A juíza passa o telemóvel por cima de um documento que quer mostrar à testemunha, como se estivesse a usar um scanner: “Consegue ler?” Do lado de lá da chamada de vídeo feita pelo WhatsApp, o contabilista que está a ser inquirido queixa-se de que o papel lhe aparece de pernas para o ar. “O senhor é que deve estar com o telefone ao contrário”, explica-lhe a magistrada.

As novas tecnologias têm sido um precioso auxílio nos poucos julgamentos que ainda vão tendo lugar nos tribunais portugueses. O motivo de se realizarem em tempos de pandemia relaciona-se com questões de urgência, como por exemplo envolverem menores – não é o caso —, ou haver arguidos presos. Na última quinta-feira, na maior sala de audiências do Campus da Justiça, em Lisboa — aquela que tem sido usada para o processo de instrução da Operação Marquês —, continuaram a ser julgados cinco homens de nacionalidade romena e brasileira, todos acusados de terem montado uma megaburla internacional assente no investimento de gente crédula em criptomoeda. Mas, ao contrário do que é habitual, apenas um dos cinco se senta no banco dos réus, e de máscara protectora posta. Dois dos arguidos assistem ao julgamento a partir da cadeia, por videoconferência, sentados lado a lado — aqui também nada de distanciamento social —, enquanto as testemunhas são inquiridas pelo WhatsApp. A pandemia a isso obriga. Os dois arguidos que restam e que estão com Termo de Identidade e Residência vivem no Porto e foram dispensados de comparecer à audiência.

Não que a sala esteja vazia: além de três juízas e da procuradora, cujas bancadas nem sequer respeitam grande distância social, espalham-se ainda pela sala três advogados, dois polícias e uma tradutora, num total de uma dúzia de pessoas.

Assim que começam os trabalhos, o funcionário judicial presente distribui gel desinfectante pelas magistradas. Ninguém usa máscara senão o arguido presente, mas o ritual de besuntar as mãos há-de repetir-se mais vezes, até porque cada magistrada levou o seu próprio frasquinho. Chega a altura de interrogar a mulher de um dos suspeitos, também via WhastApp. “Olhe, a senhora está ao contrário. Tem de virar o telemóvel”, avisa-a a juíza. A sala de audiências está em silêncio, e ouve-se perfeitamente a testemunha a tossir várias vezes através da ligação.

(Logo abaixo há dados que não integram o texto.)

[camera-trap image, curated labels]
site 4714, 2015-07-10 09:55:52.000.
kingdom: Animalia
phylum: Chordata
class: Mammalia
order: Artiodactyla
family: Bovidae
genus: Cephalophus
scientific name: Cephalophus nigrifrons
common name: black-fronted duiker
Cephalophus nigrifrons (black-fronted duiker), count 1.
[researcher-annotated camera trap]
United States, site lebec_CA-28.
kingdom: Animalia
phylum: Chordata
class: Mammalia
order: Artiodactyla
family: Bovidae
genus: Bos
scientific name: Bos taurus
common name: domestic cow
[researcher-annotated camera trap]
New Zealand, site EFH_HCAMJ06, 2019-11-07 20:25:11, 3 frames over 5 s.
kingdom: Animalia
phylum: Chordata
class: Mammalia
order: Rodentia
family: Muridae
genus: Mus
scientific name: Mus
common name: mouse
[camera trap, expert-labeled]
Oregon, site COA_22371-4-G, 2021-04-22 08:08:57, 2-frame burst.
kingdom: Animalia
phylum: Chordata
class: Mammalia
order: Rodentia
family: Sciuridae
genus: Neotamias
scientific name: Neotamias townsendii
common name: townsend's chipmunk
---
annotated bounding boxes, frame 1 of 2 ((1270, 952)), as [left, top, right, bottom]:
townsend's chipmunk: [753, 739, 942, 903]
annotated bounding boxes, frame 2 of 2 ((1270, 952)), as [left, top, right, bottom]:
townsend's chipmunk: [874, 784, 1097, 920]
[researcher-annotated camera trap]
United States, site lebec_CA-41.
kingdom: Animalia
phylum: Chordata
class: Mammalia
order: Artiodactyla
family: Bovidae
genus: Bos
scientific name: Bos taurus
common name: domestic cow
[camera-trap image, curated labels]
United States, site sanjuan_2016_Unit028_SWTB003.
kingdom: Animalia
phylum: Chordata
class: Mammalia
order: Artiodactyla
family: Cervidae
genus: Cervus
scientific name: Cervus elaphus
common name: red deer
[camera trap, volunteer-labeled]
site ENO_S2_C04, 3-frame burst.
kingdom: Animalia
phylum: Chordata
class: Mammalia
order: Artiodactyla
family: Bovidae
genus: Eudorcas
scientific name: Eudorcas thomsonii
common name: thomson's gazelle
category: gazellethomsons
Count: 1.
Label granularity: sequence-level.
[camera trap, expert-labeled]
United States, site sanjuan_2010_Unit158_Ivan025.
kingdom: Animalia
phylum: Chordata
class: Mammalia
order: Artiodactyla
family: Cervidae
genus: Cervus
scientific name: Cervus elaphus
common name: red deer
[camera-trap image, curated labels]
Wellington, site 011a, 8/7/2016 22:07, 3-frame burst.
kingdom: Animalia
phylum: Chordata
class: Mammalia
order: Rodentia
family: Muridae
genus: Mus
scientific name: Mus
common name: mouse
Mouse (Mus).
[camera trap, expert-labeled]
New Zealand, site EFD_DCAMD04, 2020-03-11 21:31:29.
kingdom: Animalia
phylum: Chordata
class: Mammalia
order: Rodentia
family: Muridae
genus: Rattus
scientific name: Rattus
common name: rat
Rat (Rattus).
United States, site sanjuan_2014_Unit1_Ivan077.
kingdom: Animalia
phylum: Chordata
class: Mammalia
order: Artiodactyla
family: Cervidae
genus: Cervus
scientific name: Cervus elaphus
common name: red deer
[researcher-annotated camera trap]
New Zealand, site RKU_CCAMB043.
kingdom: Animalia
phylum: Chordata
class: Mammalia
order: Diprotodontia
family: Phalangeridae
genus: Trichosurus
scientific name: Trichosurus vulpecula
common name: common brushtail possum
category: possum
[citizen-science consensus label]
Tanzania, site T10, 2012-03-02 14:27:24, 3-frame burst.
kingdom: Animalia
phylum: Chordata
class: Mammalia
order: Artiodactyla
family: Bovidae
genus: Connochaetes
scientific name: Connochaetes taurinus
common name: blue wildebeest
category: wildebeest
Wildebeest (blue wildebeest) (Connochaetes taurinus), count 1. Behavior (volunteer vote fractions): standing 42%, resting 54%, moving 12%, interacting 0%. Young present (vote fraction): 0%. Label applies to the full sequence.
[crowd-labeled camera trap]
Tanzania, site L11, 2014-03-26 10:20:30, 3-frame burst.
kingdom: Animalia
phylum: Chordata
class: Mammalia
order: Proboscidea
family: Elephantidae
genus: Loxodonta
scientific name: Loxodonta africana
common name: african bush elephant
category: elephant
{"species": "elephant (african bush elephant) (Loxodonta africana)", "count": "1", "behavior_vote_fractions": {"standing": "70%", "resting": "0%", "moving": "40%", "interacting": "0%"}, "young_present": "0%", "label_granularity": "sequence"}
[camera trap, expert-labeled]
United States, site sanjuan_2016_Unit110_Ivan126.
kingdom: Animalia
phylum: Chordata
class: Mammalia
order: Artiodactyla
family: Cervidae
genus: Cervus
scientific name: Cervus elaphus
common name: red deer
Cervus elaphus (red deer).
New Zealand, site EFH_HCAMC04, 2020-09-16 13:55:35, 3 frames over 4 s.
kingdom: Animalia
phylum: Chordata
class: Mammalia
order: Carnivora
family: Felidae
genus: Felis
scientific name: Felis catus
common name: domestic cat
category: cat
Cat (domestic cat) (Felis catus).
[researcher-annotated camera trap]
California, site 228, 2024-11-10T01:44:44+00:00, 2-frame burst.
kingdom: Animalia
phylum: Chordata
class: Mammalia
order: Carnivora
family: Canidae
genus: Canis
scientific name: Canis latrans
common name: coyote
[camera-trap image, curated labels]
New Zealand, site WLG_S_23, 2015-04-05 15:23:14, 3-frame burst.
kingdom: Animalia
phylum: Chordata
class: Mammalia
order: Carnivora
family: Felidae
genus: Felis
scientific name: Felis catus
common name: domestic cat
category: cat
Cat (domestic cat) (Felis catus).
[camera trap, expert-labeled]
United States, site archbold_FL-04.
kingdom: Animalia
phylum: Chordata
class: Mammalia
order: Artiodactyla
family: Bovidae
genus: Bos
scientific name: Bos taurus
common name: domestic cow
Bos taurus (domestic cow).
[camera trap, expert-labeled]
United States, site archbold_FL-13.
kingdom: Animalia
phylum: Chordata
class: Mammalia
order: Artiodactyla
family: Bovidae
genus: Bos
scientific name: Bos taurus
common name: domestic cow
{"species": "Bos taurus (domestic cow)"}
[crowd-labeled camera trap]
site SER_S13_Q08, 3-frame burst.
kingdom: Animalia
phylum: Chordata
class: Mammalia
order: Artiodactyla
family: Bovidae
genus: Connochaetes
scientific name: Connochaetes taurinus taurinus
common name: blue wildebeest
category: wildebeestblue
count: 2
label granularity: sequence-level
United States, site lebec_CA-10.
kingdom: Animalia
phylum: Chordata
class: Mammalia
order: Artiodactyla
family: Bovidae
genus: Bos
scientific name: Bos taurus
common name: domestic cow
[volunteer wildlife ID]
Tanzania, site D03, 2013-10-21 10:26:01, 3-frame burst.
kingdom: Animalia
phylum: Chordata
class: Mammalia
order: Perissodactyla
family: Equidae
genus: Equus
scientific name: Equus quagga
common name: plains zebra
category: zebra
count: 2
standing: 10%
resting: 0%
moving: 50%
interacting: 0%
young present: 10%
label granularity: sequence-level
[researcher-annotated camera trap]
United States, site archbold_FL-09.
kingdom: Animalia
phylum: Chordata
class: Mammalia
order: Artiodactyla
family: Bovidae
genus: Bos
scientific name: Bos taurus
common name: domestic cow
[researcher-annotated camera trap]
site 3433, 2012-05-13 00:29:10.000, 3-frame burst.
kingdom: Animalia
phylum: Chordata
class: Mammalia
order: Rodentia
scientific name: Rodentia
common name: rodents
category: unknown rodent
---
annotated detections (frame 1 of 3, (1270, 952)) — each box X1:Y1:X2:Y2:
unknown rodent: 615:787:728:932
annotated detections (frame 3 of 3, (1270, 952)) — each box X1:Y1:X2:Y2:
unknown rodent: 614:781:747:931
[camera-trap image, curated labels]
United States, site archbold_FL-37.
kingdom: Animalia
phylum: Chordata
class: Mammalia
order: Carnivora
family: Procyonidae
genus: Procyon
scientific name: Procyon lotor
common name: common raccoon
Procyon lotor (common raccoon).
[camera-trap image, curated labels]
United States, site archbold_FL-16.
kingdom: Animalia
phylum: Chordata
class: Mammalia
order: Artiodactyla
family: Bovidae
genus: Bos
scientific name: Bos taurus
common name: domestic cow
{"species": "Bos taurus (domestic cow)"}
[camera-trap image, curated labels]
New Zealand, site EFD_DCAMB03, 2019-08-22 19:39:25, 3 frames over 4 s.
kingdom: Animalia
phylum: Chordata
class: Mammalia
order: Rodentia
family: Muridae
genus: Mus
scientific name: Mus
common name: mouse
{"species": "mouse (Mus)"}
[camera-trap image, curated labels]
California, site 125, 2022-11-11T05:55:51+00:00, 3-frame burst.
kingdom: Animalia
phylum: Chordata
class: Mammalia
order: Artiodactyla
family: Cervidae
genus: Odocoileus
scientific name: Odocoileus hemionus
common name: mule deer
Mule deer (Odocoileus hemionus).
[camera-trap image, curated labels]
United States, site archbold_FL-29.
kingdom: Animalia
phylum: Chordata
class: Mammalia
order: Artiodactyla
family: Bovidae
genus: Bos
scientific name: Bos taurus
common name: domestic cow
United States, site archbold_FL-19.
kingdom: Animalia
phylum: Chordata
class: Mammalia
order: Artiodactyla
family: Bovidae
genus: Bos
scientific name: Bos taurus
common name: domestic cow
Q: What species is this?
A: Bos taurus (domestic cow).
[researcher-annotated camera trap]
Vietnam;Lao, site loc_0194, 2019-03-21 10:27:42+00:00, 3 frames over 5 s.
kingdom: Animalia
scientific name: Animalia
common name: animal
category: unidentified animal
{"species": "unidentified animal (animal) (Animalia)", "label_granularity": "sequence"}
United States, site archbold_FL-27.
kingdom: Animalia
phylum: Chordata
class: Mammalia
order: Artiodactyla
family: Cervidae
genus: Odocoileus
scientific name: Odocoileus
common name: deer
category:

As autoridades calculam que pelas mãos deste grupo criminoso e de cúmplices seus que ainda não foram apanhados terão passado cerca de cem milhões de euros. Como isco criavam sites destinados a investimentos financeiros, nomeadamente em criptomoeda, seleccionando depois entre as potenciais vítimas que com eles entravam em contacto aquelas que lhes pareciam mais promissoras. E acenavam-lhes com ganhos avultados, através de aplicações seguras e sem riscos. Para lhes ganharem a confiança, chegavam a entregar-lhes lucros, por forma a convencê-las a fazerem novos e mais vultuosos investimentos. Houve quem perdesse as poupanças de toda uma vida.

As contingências da covid-19 podem criar uma ou outra dificuldade momentânea, mas não são suficientes para emperrar o julgamento, que é interrompido apenas para almoço. As dezenas de restaurantes em redor do Campus estão agora fechados na sua maioria, mas as juízas preveniram-se e trouxeram marmita.